A: The vaccination program was a success because of the concentrated and coordinated efforts of the government agencies, policymakers, industry players and the general public. Everyone came together in alignment. Each player had a role in making sure that the vaccine was made available. They needed to establish a distribution chain, maintain a cold chain, manufacture syringes, swabs and needles alongside and ultimately ensure that the vaccine was reaching the areas where it was being demanded, reaching each vaccination centre. After vaccination, there was the additional work of uploading the data, ensuring there were no adverse reactions, making sure everyone got their certificates immediately. This was something I think even abroad professionals struggled with and that is when they realised that India is resilient and powerful with a strong IT Infrastructure.
Q: What were the obstacles or problems your team faced while overseeing the Covid-19 vaccination campaign in India, and how were those problems resolved?
A: One of the things we struggled with was the info-demic. People abroad were very scared of taking the vaccine because of wrong information about the Covid vaccines that was being circulated. But in India a lot of people including celebrities and politicians got vaccinated and the Government actively dispelled fears and myths about the vaccine. That is why there was a higher uptake as far as the vaccine was considered as compared to the western world. We had to work really hard to bust myths, dispel fears—there were rumours about the vaccine causing impotency, about the vaccine consisting of non-vegetarian elements, we had to show people that these were not true, that there were no side effects and we had to monitor everything very closely. Convincing the elderly and those who had comorbidities was challenging because they were worried their condition would worsen. We had to counter this info-demic—it had a learning curve—we learnt how to get everyone on board and answer all their doubts and clear hesitancies.
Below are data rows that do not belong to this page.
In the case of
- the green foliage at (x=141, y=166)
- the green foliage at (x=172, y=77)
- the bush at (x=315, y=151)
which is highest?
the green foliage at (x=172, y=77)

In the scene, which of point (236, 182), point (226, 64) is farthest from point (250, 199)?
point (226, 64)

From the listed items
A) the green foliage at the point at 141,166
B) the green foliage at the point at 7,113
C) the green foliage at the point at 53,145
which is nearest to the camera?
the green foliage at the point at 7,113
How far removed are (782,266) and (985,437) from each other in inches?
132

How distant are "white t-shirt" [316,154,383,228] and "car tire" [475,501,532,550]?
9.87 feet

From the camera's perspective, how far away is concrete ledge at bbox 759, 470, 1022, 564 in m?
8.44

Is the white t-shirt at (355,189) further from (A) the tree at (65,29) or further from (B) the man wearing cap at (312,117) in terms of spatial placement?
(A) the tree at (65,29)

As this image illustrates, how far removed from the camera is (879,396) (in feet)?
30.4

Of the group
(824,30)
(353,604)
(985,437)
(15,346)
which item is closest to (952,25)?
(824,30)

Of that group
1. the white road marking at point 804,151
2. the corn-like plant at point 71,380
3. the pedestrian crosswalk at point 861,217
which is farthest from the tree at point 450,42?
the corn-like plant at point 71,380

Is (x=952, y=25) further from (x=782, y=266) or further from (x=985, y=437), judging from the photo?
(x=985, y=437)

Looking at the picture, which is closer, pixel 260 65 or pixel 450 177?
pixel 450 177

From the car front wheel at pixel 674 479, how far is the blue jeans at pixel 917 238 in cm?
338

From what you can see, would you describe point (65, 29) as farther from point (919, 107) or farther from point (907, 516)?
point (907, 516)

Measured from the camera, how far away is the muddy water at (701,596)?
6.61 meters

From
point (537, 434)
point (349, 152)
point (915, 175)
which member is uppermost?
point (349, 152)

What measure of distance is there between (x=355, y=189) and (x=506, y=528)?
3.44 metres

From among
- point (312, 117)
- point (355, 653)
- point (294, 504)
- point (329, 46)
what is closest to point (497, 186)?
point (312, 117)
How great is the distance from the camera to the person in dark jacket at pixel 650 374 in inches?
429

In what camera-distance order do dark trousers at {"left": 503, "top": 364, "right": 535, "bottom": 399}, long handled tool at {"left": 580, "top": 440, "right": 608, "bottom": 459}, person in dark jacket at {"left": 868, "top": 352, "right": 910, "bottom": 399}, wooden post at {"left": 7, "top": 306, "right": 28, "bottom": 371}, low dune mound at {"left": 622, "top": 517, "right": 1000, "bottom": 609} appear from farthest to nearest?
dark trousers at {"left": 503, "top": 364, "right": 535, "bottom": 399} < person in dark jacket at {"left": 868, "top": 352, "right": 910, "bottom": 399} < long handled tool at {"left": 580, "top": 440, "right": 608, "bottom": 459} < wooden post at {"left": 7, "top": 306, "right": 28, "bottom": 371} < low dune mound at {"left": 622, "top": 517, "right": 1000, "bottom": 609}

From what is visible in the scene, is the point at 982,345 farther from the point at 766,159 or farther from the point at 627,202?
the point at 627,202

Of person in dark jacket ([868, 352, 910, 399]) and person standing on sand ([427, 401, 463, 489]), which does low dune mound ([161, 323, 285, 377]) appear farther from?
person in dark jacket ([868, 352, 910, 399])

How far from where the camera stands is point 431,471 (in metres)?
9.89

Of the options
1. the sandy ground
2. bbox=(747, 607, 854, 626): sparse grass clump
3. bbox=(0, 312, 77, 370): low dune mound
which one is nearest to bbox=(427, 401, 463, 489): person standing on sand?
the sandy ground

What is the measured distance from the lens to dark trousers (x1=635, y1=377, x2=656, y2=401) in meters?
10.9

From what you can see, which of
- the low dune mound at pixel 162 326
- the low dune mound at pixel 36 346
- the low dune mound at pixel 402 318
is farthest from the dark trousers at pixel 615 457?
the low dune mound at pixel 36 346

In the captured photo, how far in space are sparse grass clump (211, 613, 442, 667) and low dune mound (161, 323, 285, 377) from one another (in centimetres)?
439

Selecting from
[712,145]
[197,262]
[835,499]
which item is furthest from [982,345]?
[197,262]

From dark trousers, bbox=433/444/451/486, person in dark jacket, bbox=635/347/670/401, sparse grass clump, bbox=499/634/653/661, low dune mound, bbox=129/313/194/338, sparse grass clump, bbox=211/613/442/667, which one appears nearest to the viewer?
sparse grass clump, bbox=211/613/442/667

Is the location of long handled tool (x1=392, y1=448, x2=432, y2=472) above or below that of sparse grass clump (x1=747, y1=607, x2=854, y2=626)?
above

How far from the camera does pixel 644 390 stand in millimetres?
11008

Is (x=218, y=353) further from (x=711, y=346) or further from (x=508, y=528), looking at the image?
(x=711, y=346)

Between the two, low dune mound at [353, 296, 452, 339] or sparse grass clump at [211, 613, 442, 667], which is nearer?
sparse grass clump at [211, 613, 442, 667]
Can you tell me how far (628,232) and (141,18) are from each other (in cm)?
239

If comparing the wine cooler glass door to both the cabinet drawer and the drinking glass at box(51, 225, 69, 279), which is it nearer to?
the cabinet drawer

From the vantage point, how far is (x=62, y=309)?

Q: The recent outbreak of Covid in China has caused a lot of concern for the rest of the world, does India need to worry about what we are seeing in China or is there a possibility of a similar outbreak in India in the recent future, given that India’s majority population is vaccinated?
A: China’s outbreak is primarily because China had a Zero Covid policy and they had not allowed the virus to spread among the population. Therefore, a large part of the population was naive to the virus and when the restrictions were lifted, suddenly there was a surge. Also, with the new variant, which was spreading rapidly, there was an upsurge. Lastly, their vaccine uptake is low especially in the elderly and their vaccine efficacy—not completely sure about it. Thankfully, all these factors are not applicable in India. We need to be vigilant, but I don’t think we will have a huge surge in hospitalizations or deaths. We may see an increase in cases, and they will be mild. Right now, India just needs to have good surveillance and be prepared so that we are not caught off-guard. This variant is a sub-lineage variant from the Omicron variant itself, and because our vaccines proved to be effective against Omicron, the vaccine will be effective against this variant as well, though efficacy may be slightly less. The reason we are not that concerned is because a large number of people have had natural infection, especially from the Omicron variant and have recovered. Therefore, we have a good amount of immunity which is hybrid—natural and from the vaccine—and that is strong and should give us protection against the variant.